Jupyter Kernel Gateway

Jupyter Kernel Gateway is a web server that supports different mechanisms for spawning and communicating with Jupyter kernels, such as:

  • A Jupyter Notebook server-compatible HTTP API used for requesting kernels and talking the Jupyter kernel protocol with the kernels over Websockets
  • A HTTP API defined by annotated notebook cells that maps HTTP verbs and resources to code to execute on a kernel

The server launches kernels in its local process/filesystem space. It can be containerized and scaled out using common technologies like tmpnb, Cloud Foundry, and Kubernetes.

Contents:

Getting started

This document describes some of the basics of installing and running the Jupyter Kernel Gateway.

Using pip

We make stable releases of the kernel gateway to PyPI. You can use pip to install the latest version along with its dependencies.

# install from pypi
pip install jupyter_kernel_gateway

Once installed, you can use the jupyter CLI to run the server.

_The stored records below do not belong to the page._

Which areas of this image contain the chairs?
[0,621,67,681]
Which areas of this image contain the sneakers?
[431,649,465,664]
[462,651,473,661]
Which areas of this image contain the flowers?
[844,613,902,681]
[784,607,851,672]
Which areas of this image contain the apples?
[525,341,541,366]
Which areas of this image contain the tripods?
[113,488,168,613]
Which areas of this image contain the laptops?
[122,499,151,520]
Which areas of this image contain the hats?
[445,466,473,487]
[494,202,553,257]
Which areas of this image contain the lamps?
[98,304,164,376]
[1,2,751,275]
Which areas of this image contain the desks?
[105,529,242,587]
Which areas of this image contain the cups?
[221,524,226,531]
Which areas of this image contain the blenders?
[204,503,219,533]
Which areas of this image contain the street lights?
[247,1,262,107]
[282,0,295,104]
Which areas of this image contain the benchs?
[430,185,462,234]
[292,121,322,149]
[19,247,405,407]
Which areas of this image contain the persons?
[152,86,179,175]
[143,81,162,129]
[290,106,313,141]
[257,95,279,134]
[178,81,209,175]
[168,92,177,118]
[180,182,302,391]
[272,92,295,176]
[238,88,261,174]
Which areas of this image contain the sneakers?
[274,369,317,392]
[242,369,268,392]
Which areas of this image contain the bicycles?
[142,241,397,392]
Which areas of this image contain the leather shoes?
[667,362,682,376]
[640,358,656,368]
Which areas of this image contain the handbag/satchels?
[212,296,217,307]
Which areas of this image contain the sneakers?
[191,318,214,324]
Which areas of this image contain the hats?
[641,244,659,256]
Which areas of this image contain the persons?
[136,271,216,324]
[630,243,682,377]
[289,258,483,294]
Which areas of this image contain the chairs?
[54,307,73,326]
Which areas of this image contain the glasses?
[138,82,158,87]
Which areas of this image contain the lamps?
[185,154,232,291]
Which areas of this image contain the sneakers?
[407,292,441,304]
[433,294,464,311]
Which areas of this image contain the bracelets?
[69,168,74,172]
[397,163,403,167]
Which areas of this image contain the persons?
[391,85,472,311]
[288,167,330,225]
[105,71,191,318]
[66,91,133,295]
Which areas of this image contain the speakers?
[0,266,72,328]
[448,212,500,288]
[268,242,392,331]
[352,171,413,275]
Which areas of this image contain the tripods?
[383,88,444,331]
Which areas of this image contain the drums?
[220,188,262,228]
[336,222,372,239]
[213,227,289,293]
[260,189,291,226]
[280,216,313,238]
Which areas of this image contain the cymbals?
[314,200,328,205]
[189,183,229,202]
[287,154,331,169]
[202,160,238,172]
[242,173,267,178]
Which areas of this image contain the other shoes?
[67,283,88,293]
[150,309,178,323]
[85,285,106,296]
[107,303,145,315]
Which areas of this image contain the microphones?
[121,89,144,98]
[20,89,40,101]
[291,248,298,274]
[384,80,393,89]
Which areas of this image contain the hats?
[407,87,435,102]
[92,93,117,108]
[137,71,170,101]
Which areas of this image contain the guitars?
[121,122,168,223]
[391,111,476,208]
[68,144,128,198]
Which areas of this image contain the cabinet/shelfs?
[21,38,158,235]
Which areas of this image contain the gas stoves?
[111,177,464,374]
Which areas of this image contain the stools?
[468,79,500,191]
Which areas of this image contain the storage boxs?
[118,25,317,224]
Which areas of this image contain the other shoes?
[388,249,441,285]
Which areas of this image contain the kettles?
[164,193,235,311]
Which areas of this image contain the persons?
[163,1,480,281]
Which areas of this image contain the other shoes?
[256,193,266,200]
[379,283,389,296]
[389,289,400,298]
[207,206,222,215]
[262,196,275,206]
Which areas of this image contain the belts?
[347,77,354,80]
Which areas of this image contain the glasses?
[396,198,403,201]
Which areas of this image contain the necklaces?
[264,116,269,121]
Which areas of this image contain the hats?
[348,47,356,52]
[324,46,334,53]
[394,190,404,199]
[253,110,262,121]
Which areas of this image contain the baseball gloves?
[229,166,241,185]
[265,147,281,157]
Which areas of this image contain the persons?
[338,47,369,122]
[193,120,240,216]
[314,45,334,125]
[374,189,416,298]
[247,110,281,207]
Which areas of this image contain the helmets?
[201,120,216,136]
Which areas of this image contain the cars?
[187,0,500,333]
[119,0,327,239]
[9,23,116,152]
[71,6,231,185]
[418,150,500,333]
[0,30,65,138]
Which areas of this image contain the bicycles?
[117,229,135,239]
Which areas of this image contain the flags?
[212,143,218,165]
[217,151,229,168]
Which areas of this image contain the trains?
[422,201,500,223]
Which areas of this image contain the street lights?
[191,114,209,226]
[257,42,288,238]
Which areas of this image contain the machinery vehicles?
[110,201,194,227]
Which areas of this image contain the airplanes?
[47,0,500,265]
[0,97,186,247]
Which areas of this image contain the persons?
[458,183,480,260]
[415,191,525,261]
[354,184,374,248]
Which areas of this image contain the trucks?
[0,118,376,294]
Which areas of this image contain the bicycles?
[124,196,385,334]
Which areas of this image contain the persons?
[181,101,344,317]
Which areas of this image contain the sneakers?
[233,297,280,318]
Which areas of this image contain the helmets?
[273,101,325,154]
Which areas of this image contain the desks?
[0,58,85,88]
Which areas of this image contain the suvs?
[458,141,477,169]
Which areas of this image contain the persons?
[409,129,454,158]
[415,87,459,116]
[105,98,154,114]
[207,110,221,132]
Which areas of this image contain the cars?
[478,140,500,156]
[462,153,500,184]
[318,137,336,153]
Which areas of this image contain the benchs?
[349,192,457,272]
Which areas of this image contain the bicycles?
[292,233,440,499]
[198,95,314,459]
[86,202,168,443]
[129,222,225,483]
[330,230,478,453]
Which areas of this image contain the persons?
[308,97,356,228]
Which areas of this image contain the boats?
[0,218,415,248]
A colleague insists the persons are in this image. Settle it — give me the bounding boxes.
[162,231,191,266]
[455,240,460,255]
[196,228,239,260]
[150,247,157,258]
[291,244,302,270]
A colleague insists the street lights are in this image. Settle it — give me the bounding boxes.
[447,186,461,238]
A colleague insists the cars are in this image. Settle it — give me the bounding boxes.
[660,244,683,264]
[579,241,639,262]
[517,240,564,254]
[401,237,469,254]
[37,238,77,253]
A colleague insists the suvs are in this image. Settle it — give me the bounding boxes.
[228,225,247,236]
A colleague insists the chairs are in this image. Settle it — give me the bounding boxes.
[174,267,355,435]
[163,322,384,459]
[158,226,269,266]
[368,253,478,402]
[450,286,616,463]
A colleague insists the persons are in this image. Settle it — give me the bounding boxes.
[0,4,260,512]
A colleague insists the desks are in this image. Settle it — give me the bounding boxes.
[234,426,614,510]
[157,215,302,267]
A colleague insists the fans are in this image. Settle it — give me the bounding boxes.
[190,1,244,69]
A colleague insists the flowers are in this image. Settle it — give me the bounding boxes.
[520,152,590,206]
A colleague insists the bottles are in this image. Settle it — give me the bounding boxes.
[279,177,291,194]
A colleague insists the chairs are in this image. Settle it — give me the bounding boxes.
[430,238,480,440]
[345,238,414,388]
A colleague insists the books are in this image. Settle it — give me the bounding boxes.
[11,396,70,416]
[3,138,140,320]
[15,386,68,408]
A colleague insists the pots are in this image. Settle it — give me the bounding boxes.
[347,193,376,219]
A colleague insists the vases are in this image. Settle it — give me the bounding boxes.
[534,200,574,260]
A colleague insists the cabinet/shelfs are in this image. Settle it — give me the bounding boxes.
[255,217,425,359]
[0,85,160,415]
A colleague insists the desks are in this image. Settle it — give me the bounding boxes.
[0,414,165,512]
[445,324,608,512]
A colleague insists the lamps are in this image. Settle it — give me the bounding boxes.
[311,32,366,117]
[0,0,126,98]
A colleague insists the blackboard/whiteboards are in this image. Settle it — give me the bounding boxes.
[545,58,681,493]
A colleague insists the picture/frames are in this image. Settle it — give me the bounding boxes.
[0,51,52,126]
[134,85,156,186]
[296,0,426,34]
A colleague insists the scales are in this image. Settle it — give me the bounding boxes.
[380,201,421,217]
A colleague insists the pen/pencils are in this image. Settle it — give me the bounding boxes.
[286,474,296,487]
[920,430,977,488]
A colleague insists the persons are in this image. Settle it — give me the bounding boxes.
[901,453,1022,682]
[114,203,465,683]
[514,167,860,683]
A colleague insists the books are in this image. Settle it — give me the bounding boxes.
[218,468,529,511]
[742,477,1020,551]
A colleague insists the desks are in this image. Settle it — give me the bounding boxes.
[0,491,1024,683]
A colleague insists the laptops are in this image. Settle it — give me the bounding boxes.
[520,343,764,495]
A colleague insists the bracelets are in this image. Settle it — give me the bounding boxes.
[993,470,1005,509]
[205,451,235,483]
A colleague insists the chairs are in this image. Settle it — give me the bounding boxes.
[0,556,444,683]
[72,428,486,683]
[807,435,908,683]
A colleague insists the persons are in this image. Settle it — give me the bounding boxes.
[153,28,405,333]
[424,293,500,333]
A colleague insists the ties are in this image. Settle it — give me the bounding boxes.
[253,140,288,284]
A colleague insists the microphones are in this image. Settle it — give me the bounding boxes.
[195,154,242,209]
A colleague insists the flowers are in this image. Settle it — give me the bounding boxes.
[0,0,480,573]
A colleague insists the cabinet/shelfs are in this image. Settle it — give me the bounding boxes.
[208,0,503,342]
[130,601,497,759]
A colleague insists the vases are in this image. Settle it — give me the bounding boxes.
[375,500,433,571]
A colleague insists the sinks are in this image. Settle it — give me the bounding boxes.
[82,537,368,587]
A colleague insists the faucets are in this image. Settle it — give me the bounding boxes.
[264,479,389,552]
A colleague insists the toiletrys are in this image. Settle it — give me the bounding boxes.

# run it with default options
jupyter kernelgateway

Using jupyter/minimal-kernel

The docker-stacks project defines a minimal-kernel Docker image. The Dockerfile for this image installs the kernel gateway and sets it as the default container command. You can run an instance of this container with the following commands:

docker pull jupyter/minimal-kernel
docker run -it --rm -p 8888:8888 jupyter/minimal-kernel

Using another docker-stacks image

You can add the kernel gateway to any docker-stacks image to get a more feature-filled kernel environment. For example, you could define a Dockerfile like so:

# start from the jupyter image with R, Python, and Scala (Apache Toree) kernels pre-installed
FROM jupyter/all-spark-notebook

# install the kernel gateway
RUN pip install jupyter_kernel_gateway

# run kernel gateway on container start, not notebook server
EXPOSE 8888
CMD ["jupyter", "kernelgateway", "--KernelGatewayApp.ip=0.0.0.0", "--KernelGatewayApp.port=8888"]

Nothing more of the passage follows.